In most cases, you need access to an invoice operator network to send or receive e-invoices. Here’s what you need to know about open and closed e-invoice networks, how to choose a network for your business, and what the traditional e-invoice network operators don’t want you to know.
Invoice operator networks: the infrastructure of e-invoicing
Many countries and regions have so-called operator networks to exchange electronic invoices and other transactional documents between companies and organizations.
The networks are essentially collaborations—links—between service providers enabling access to various e-invoice networks. These companies are called e-invoice operators, or sometimes VAN services or VAN operators (Value Added Networks).
To send e-invoices from a company to another organization, locally or internationally, the senders’ and receivers’ invoice operators need to get in touch and usually set up a conversion script to make the e-invoice manageable in the recipient’s system.
Besides allowing the exchange of electronic documents, customers to e-invoice operators can sometimes also utilize additional value-adding services, such as tools to support accounts payable processes, approval workflow, and more.
It is often a strong selling point with customer benefits such as increased digitization, increased efficiency in the finance process, and reduced environmental impact.
The traditional invoice operator setup
The traditional invoice operator networks can be characterized as closed networks. The setup is managed so that the e-invoice operators are gatekeeping intermediates in the exchanges between their customers.
To send and receive messages within any e-invoice network, both sender and receiver of the e-invoicemust separately have an agreement with an e-invoice operator.
In traditional networks, invoice operators connecting two business partners must correspond to set up an interlinking communication between their respective operators. It is often a time-consuming process, including various tests and manual validations. In the end, this procedure adds to the costs for customers of traditional e-invoice operator solutions.
The situation has been similar across the globe. Let’s take Sweden as an example: Svefaktura has traditionally been the most common format within the local operator network in Sweden since the government-initiated launch in 2005.

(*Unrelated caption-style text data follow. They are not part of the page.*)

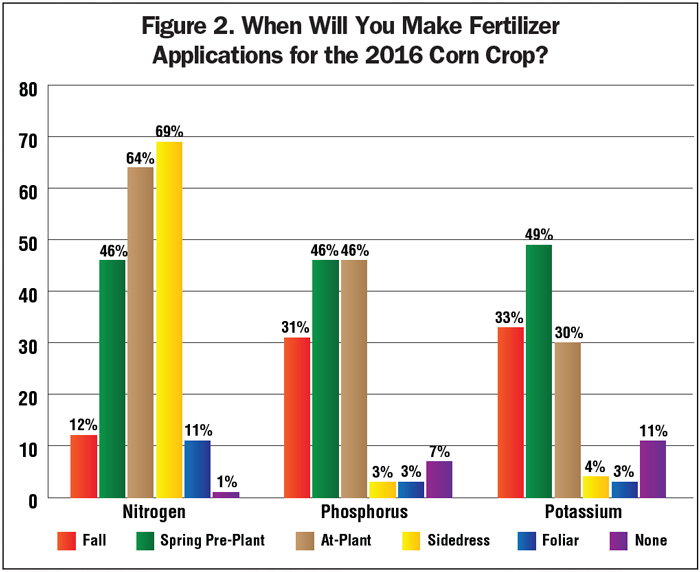 Figure-2_When-Will-You-Make-Fertilizer-Applications-for-the-2016-Corn-Crop.jpg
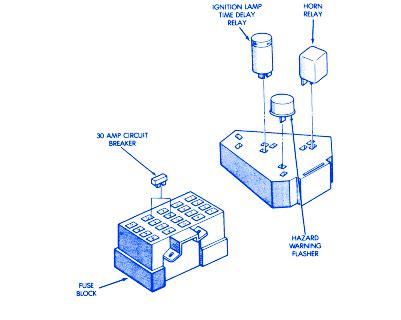 chrysler   fuse boxblock circuit breaker diagram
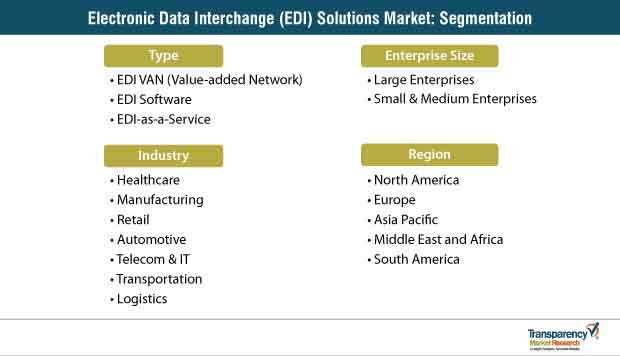 electronic data interchange edi solutions market segmentation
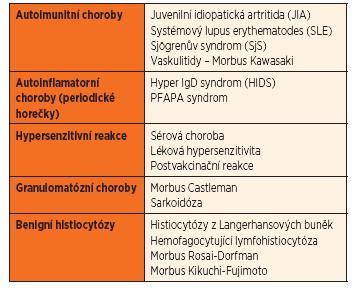 Základní přehled neinfekčních příčin lymfadenopatie.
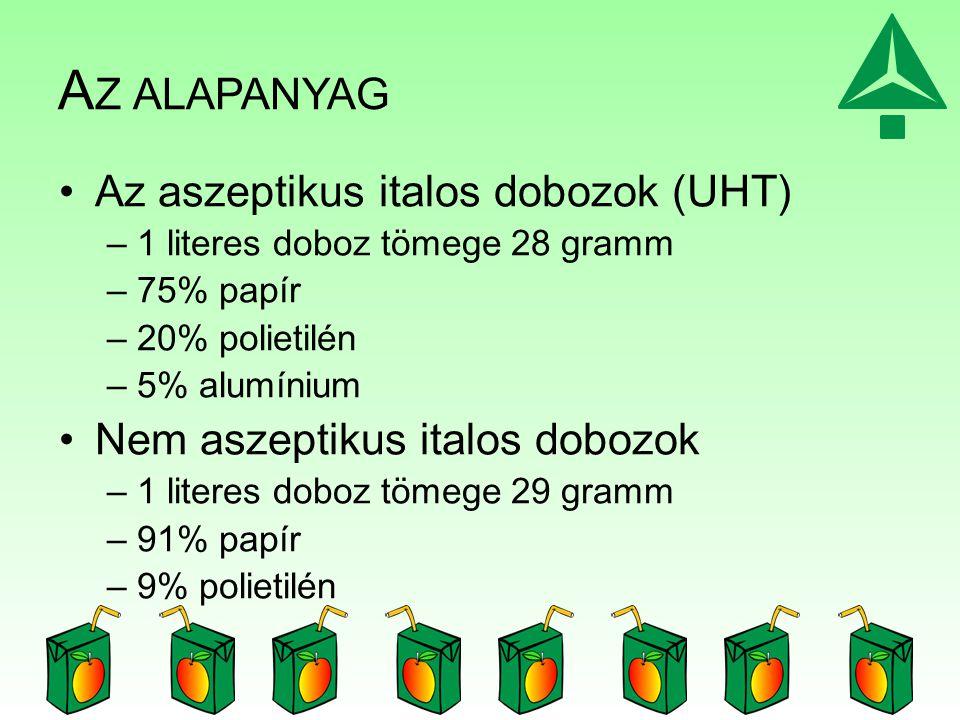 Az alapanyag Az aszeptikus italos dobozok (UHT)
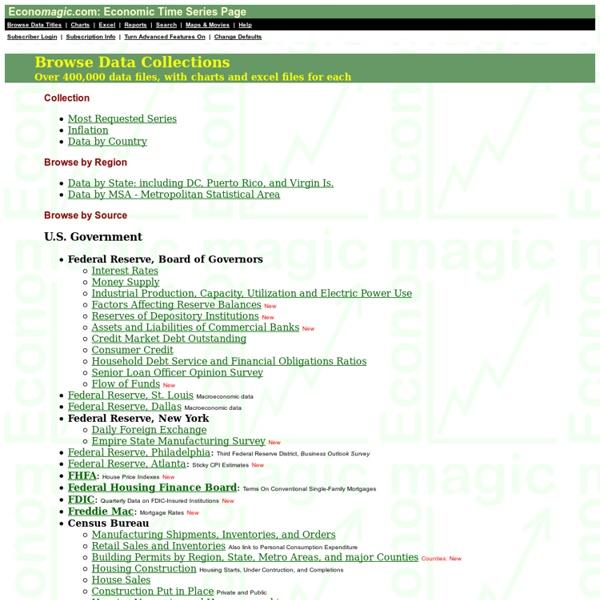 Economagic: Economic Time Series Page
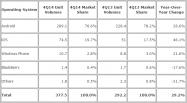 2014通年でAndroidが81.4%に拡大、iOSは14.8%に減少 世界スマホOSシェア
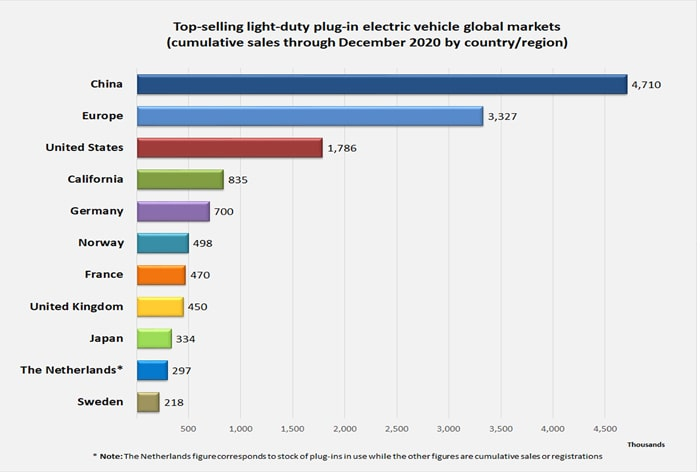 Doanh số xe điện chiếm 2/3 lượng ô tô toàn cầu với xu hướng bắt buộc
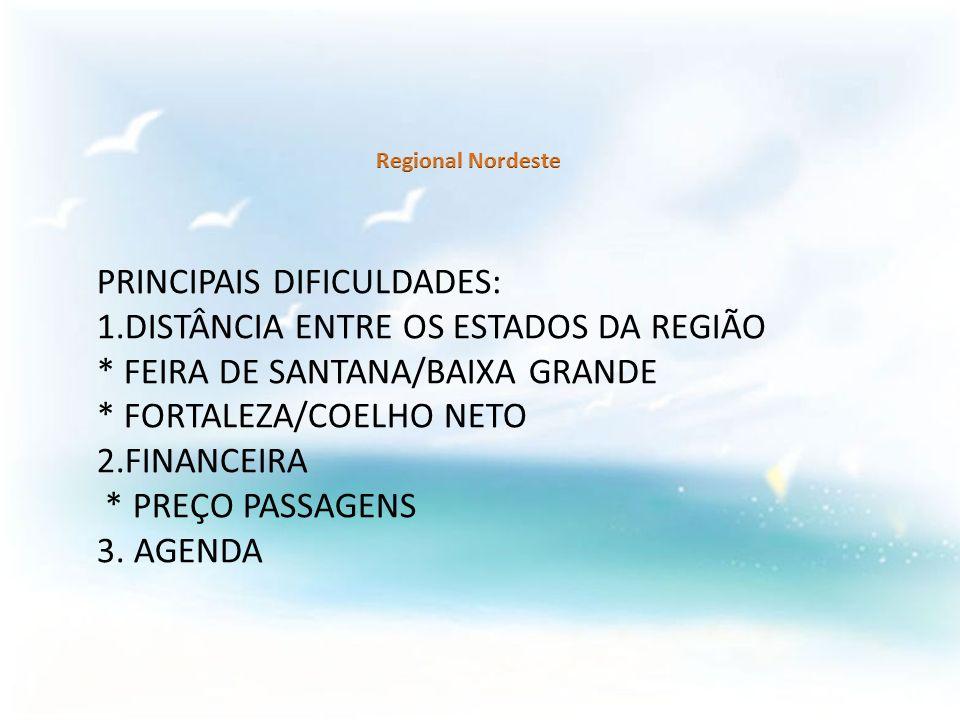 PRINCIPAIS DIFICULDADES: 1.DISTÂNCIA ENTRE OS ESTADOS DA REGIÃO * FEIRA DE SANTANA/BAIXA GRANDE * FORTALEZA/COELHO NETO 2.FINANCEIRA * PREÇO PASSAGENS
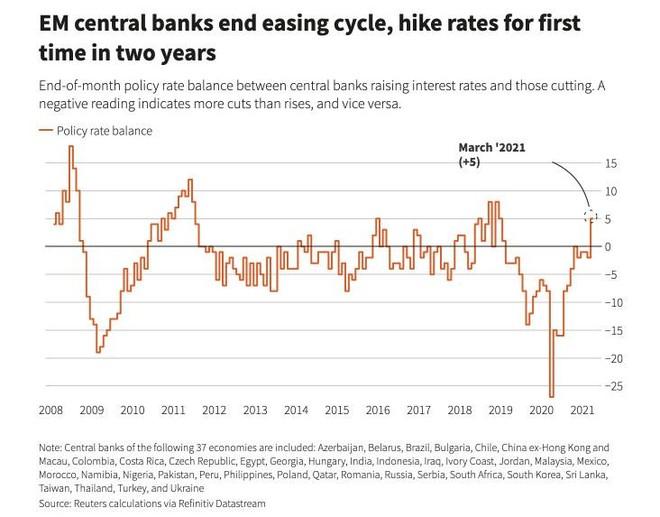 Chu kỳ giảm lãi suất bị đảo ngược: Các ngân hàng trung ương thị trường mới nổi tăng lãi suất vào tháng 3 ảnh 1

The 13-digit GLN number has commonly been used as the inbox address, organization-specific e-invoice address for a company or organization that has implemented e-invoicing called identifier.
Svefaktura is based on UBL, Universal Business Language, a widespread global XML data standard for business documents. There are, however, plenty of other format standards using or not using UBL, for example, OIOUBL in Denmark and Finvoice in Finland, to name a few. The data format and standard define how the e-invoice should be set up, such as line-items, header information, and more. If you have an ERP set to process Svefaktura, you can’t seamlessly manage OIOUBL, and vice versa.
How Peppol is changing the operator landscape
In the last few years, the traditional e-invoice landscape has changed radically.
In 2019 Peppol, an new open network to exchange electronic documents, has simplified e-invoicing significantly for all types of organizations and has quickly become a new standard. While the lowered cost and ease of use has benefited most organizations, e-invoicing has become especially accessible for small and mid-size businesses.
Peppol was initiated by the European Commission, foremost to serve the global needs of interoperability and efficiency in e-invoicing and besides the European Union, new countries are continuously being connected. Australia and Singapore are just a few recent nodes.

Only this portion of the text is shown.